Dom Demétrio, o senhor comandou a Diocese de Jales por 33 anos. O que todo esse tempo significou em sua vida?
Foi o desafio maior para minha vida de padre. Ser bispo já é uma missão que compromete por inteiro a vida de um padre. Ainda mais, ser bispo de uma diocese da qual nem tinha ouvido falar, e que apresentava evidentes sinais de carências que era preciso suprir com redobrado empenho e dedicação. Já o fato da Diocese ter ficado um ano inteiro sem bispo apontava para as dificuldades existentes, o que levou alguns bispos a não aceitarem este desafio, como diversos me confidenciaram depois. Pois bem, este desafio me levou a assumir a Diocese de Jales com a firme disposição de consolidar sua estrutura administrativa e pastoral. Acredito que valeu a pena.
O que mais lhe marcou nesse período?
A confiança das comunidades, que mostravam seu contentamento por terem um bispo que tinha abraçado com dedicação a causa da Diocese. E a surpreendente confiança de meus irmãos bispos, que foram me confiando diversas responsabilidades a nível regional e nacional. De tal modo que a figura do “Bispo de Jales” acabou criando uma identidade marcada sobretudo pela incumbência de acompanhar a nível de CNBB as “pastorais sociais”. Isto me levou a dois mandatos sucessivos na animação do Setor de Pastoral Social da CNBB e quatro mandatos como presidente nacional da Cáritas Brasileira, por 16 anos.
Quais as lembranças que o senhor carrega do dia em que foi ordenado bispo e tomou posse da Diocese de Jales?
Minha nomeação para bispo de Jales foi uma surpresa geral para todos, pois ninguém imaginava que um padre da Diocese de Erexim, no Rio Grande do Sul, fosse nomeado bispo de Jales. Mas a notícia provocou uma grande alegria em todos que me conheciam, e em todos os que em Jales passaram a me conhecer. Tanto a ordenação como a posse em Jales precisaram ser feitas às pressas, para chegar em tempo para o aniversário da Diocese no dia 15 de agosto de 1982. Tanto que para a ordenação eu nem tinha batina para usar, que só ficou pronta para a posse!
E quais as melhores e as piores lembranças que o senhor carrega do tempo em que comandou todas as paróquias da região?

————

Questões propostas »
[A] De acordo com a entrevista com Dom Demétrio, por que a ordenação e a posse em Jales tiveram de ser realizadas às pressas? Explique em uma a três frases.
[B] Redija a continuação da entrevista com Dom Demétrio, começando logo após a última pergunta apresentada.
Os registros que vêm a seguir constituem material à parte, sem relação com a entrevista com Dom Demétrio.

(Dados textuais de legendas extraídas)
————

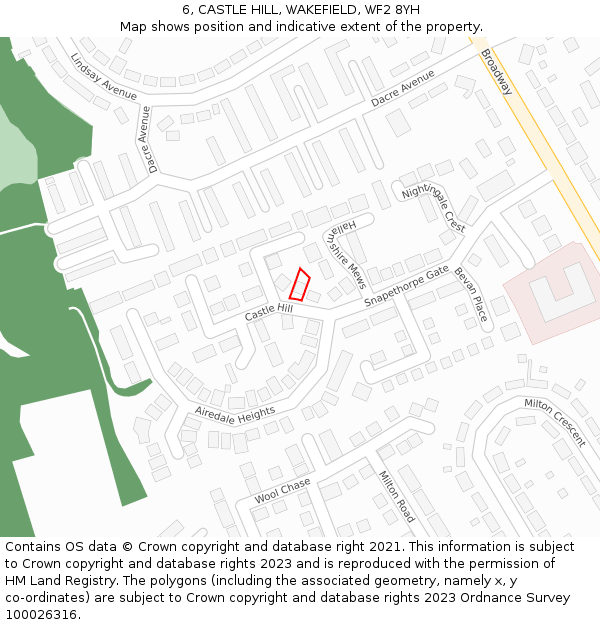 6, CASTLE HILL, WAKEFIELD, WF2 8YH: Location map and indicative extent of plot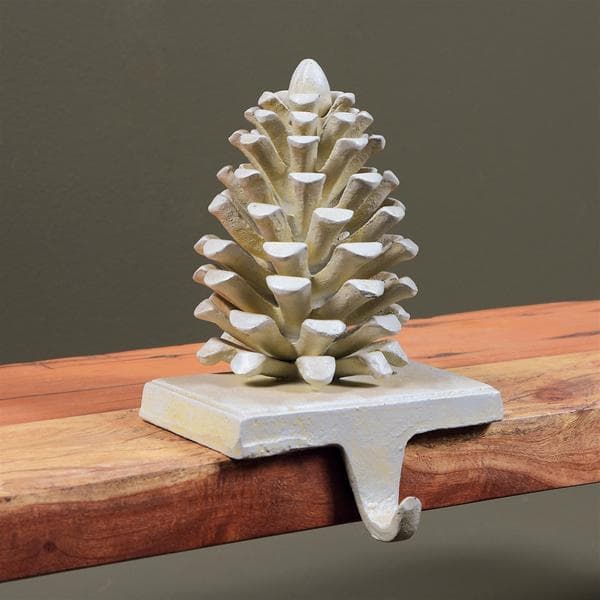 Pine Cone Cast Iron Stocking Holder - White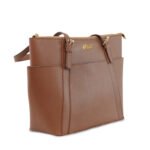 Premium 100% Genuine Leather Ladies Shoulder Tote Bag – Elegant Brown Handbag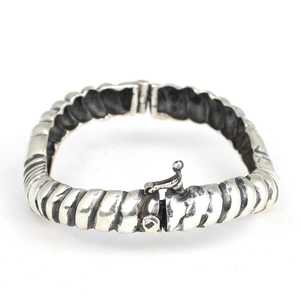 925 Sterling Silver Twisted Style Heart Shape Elegant Bangles <b>Bracelet</b> 28.36g Everyday Wear - Product Image 5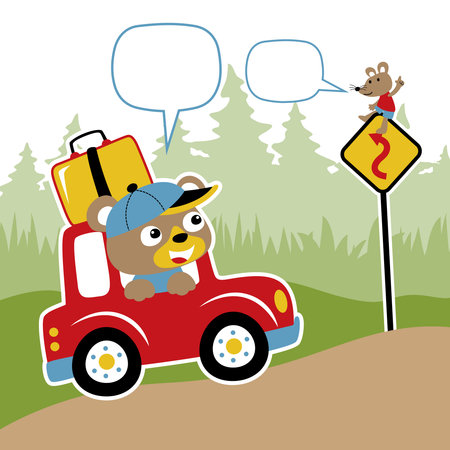 Funny bear on red car with mice on road sign, vector cartoon illustrationのイラスト素材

————

Respostas por item »
[A] A ordenação e a posse tiveram de ser realizadas às pressas para que ocorressem a tempo do aniversário da Diocese de Jales, no dia 15 de agosto de 1982. A pressa foi tanta que, para a ordenação, Dom Demétrio nem tinha batina, que só ficou pronta para a posse.

[B]
Ainda hoje me surpreendo, lembrando um lance simbólico que acabou tendo muitos desdobramentos: a intuição de levar de volta, para o centro da cidade, o Cruzeiro de fundação de Jales, o que acabou suscitando a tradição das romarias diocesanas, que se tornaram um momento anual muito importante para a recuperação da memória histórica, de uma população de recente consolidação, e que carecia, também religiosamente, de uma identidade definida e clara. Quanto aos fatos negativos, faço questão de ignorá-los. Pois não merecem consideração diante da caminhada positiva que se encarregou de diluir as maledicências inúteis. Do passado tenho memória seletiva: só recordo as coisas boas. Ou ao menos, o lado positivo de todas as coisas.
Muita coisa mudou na Diocese do dia em que o senhor assumiu, até os tempos atuais?
Agora a Diocese de Jales possui uma estrutura bem consolidada e consistente. O fato mais evidente da grande mudança talvez seja relativo aos padres. Quando assumi a Diocese, ela tinha só dois padres diocesanos. Os outros eram todos padres de congregação, em sua grande maioria estrangeiros. Agora, a Diocese dispõe de quarenta padres, todos diocesanos, em sua quase totalidade ordenados por mim ao longo desses anos. Outro sinal evidente se revela na melhoria da estrutura física da diocese, com a reforma e ampliação do centro de formação da Diocese, que agora dispõe de amplos espaços para acolher os mais diversos tipos de encontros e reuniões pastorais. Vale lembrar também a construção do Santuário da Trindade, que se tornou referência diocesana de espaço litúrgico. Foi construída a nova Cúria Diocesana, em prédio muito bem pensado e executado. Foi reformado o antigo prédio da Cúria, que passou a ser sede da Biblioteca Diocesana, organizada a partir da doação de minha biblioteca pessoal, que cedi à Diocese. Foi iniciado também, no mesmo prédio da antiga Cúria, o Museu Diocesano, que poderá ir acolhendo outras peças que ajudem a guardar a história da Diocese. Por último foi construída a “casa do bispo emérito”, que servirá de residência do Bispo Emérito, e futuramente poderá acolher também padres idosos. Ainda do ponto de vista pastoral, foi importante a fundação da Escola Diocesana de Animadores de Cumunidades, destinada à formação dos leigos, que já formou trinta turmas. E a valorização dos leigos através do projeto de instituição dos ministérios leigos.
E na fé da população, algo mudou?
Penso que dá para constar um dado positivo: seja qual for a expressão religiosa, a fé do povo me parece que ficou mais definida e consciente. Também nisto, prefiro ressaltar o aspecto positivo.
O catolicismo acabou perdendo muito espaço em relação ao dia em que o senhor foi ordenado Bispo?
Vivemos tempos de fragmentação religiosa, que tem em sua origem diversas causas. A Igreja Católica, a partir do Concílio Vaticano Segundo, assumiu o compromisso da abertura ecumênica, para a superação das hostilidades, e reconhecimento do valor positivo das mudanças religiosas que estão ocorrendo hoje em dia.
O senhor já conhecia Dom José Reginaldo Andrietta? O que pode nos falar sobre ele?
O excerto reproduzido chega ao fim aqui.